Legally speaking: Sickness absence while on probation

Each month an expert from solicitor, Wright Hassall, takes a look at a different dilemma for small businesses from a legal perspective. This month, Rebecca Harmer, tackles probation period extensions.

Q: I’ve an employee who was on a 3-month probation period. However, when hired they failed to tell me about an outstanding medical condition and they shortly went on sick leave for two months. Am I allowed to terminate the employee’s contract because of this, or even extend the probation period?

A: The point of a probationary period is to assess whether the employee is suitable for a role. One of the most common reasons for employees not having their contracts renewed at the end of the probationary period is absence. However it’s crucial that an employer understands why they were absent before deciding whether to dismiss or extend the probation period.

sickness absence probation Proceed with caution

Although employees cannot bring a claim for unfair dismissal until they have completed two years of service, this doesn’t apply to ‘protected characteristics’. In other words, if your employee’s sickness absence during probation is as a result of an underlying disability but you dismiss them regardless, they could bring a disability discrimination claim against you.

How serious is the medical condition?

Clearly you’re hampered by the fact that the employee did not tell you about their medical condition in advance, possibly due to its sensitive nature, and neither were they in the post long enough to allow you to assess their performance. The first thing you need to establish is the seriousness of their condition and likely to occur again. You’re entitled to ask for a medical report (with the employee’s consent) but ensure you manage this sensitively; your main concern is to avoid any accusation of discrimination.

Extending the probation period

If the medical report confirms your employee’s absence is due to an underlying disability then dismissal is unwise. In these circumstances you need to assess whether reasonable adjustments can be made so the employee can return to work; this will also give you more time to establish if there are any non-disability related capability issues. Likewise, it’d be unwise to extend probation as the employee may claim this is disability discrimination.

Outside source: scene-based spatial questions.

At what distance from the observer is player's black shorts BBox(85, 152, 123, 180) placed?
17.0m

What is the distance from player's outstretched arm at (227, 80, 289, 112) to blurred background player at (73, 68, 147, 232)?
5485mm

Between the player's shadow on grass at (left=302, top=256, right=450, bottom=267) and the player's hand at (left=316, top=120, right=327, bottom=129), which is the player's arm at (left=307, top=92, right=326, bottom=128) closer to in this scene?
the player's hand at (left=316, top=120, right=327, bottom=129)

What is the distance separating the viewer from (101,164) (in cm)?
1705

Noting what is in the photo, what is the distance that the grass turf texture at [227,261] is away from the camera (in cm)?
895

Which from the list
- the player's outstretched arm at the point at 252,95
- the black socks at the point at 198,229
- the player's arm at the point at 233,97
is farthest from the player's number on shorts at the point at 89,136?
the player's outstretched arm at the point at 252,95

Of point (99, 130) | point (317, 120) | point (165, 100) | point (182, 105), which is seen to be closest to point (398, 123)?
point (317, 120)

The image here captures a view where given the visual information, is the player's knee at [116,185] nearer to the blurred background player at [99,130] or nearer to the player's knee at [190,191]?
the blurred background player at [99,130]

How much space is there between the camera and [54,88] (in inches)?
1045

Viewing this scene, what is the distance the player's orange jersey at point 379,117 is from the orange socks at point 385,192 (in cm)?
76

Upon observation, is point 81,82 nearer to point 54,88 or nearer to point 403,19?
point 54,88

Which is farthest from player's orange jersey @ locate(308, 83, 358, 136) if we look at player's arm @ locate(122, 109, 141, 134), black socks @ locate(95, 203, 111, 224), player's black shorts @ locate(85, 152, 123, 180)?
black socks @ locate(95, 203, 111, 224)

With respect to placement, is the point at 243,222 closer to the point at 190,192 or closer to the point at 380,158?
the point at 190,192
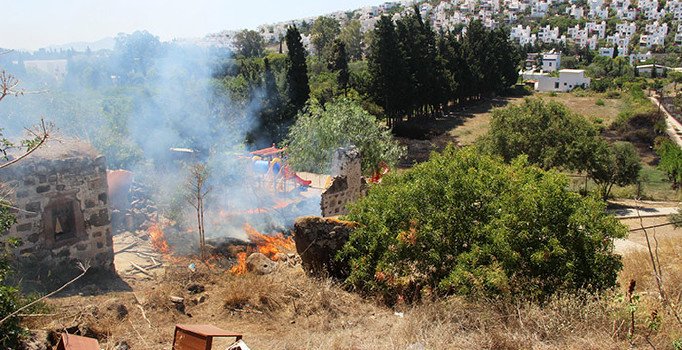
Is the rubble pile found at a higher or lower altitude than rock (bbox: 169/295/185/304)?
lower

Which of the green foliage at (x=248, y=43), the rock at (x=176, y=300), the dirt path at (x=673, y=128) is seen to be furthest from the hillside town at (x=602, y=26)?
the rock at (x=176, y=300)

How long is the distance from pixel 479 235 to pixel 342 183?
6.65m

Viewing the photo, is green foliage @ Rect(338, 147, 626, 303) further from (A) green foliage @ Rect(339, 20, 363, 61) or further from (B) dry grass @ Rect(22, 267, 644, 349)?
(A) green foliage @ Rect(339, 20, 363, 61)

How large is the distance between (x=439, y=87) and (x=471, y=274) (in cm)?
3689

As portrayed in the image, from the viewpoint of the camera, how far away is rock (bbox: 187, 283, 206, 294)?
396 inches

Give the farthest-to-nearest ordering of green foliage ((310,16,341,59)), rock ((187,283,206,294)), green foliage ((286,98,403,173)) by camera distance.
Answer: green foliage ((310,16,341,59)) < green foliage ((286,98,403,173)) < rock ((187,283,206,294))

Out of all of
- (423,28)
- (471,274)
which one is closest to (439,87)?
(423,28)

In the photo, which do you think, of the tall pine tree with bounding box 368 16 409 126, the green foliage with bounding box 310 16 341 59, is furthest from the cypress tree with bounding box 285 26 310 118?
the green foliage with bounding box 310 16 341 59

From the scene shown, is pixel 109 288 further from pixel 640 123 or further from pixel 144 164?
pixel 640 123

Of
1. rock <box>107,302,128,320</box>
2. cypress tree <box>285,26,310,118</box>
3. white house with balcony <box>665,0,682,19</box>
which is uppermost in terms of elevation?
white house with balcony <box>665,0,682,19</box>

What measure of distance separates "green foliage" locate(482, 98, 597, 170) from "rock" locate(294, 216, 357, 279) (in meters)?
17.1

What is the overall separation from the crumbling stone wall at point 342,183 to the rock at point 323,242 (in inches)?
160

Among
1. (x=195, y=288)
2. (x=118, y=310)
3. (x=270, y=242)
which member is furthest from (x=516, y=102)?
(x=118, y=310)

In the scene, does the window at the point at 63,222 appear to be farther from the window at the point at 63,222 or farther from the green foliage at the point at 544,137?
the green foliage at the point at 544,137
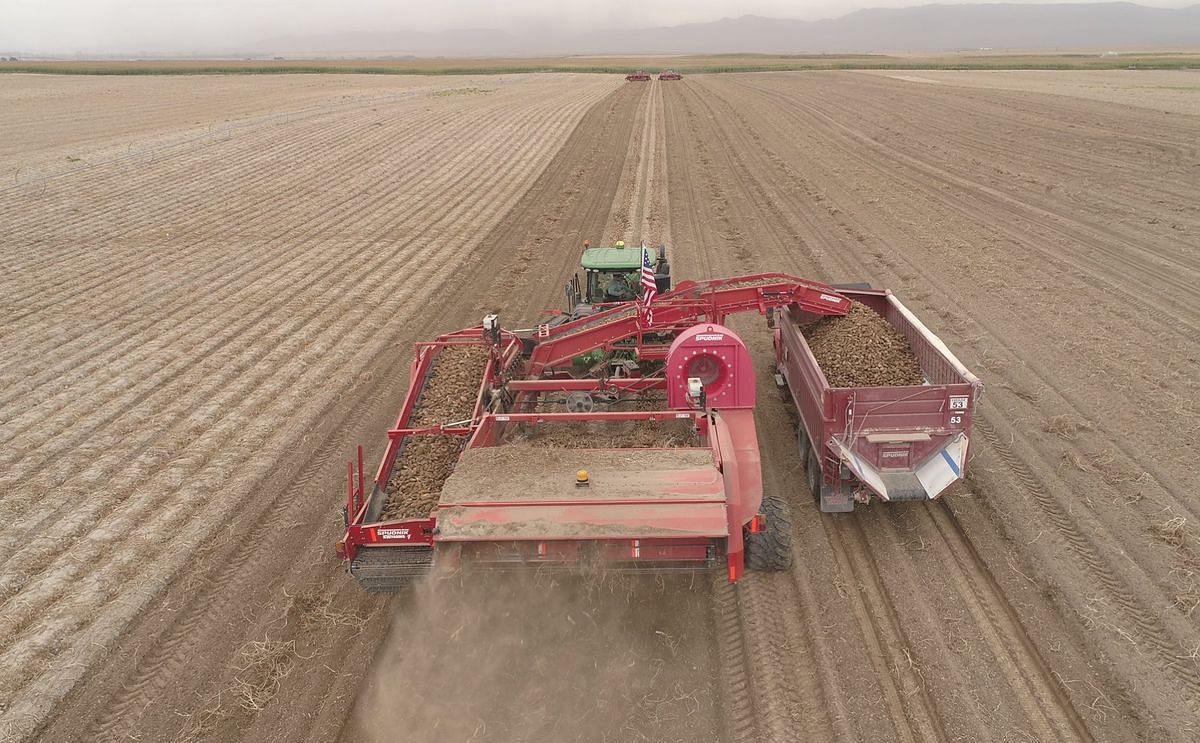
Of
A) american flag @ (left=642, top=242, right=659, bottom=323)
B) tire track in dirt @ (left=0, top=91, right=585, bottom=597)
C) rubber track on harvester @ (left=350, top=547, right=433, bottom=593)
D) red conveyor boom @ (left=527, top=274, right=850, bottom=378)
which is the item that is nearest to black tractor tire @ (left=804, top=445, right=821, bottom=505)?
red conveyor boom @ (left=527, top=274, right=850, bottom=378)

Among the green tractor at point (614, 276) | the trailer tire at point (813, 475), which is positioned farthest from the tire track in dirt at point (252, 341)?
the trailer tire at point (813, 475)

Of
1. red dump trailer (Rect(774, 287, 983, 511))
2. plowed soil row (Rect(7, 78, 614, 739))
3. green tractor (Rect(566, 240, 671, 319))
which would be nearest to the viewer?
plowed soil row (Rect(7, 78, 614, 739))

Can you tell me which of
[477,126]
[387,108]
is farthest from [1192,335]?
[387,108]

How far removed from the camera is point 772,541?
21.8 ft

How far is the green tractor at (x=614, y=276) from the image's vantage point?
10398 millimetres

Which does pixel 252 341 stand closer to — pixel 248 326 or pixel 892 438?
pixel 248 326

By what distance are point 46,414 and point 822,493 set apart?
10883 millimetres

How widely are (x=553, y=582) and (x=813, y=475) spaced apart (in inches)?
145

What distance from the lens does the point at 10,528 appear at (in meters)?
7.88

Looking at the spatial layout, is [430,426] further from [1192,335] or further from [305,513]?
[1192,335]

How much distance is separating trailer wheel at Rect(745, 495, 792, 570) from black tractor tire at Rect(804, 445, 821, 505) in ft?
4.10

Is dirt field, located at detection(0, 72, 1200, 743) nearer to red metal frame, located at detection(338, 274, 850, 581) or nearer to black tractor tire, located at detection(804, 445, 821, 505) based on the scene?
black tractor tire, located at detection(804, 445, 821, 505)

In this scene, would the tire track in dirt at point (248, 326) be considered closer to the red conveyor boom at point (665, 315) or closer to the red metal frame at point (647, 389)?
the red metal frame at point (647, 389)

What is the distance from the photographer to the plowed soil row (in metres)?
6.24
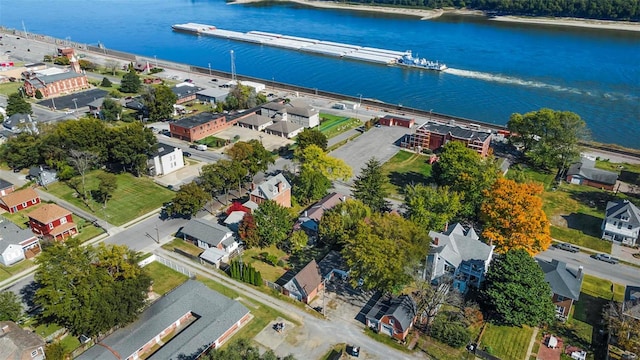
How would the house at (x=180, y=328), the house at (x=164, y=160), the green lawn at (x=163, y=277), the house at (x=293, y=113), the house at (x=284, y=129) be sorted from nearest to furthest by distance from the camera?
the house at (x=180, y=328) < the green lawn at (x=163, y=277) < the house at (x=164, y=160) < the house at (x=284, y=129) < the house at (x=293, y=113)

However, if there’s no underlying disability, you could extend the probationary period in order to assess performance over a longer period of time. Of course, you’ll need to notify the employee of this, preferably in writing.

If dismissal is the right option?

If the employee is classed as disabled and it’s clear that you are unable to make reasonable adjustments to accommodate the employee’s needs, or they’re not disabled and there are performance-related issues, then you can go down the dismissal route. However, because of the sensitivity of the situation, you’d be advised to follow your normal dismissal procedures to minimise the chance of a discrimination claim.

This is a delicate situation and requires careful handling. Your main objective must be to protect the interests of your business by avoiding a discrimination claim which can be damaging, not only financially, but also reputationally.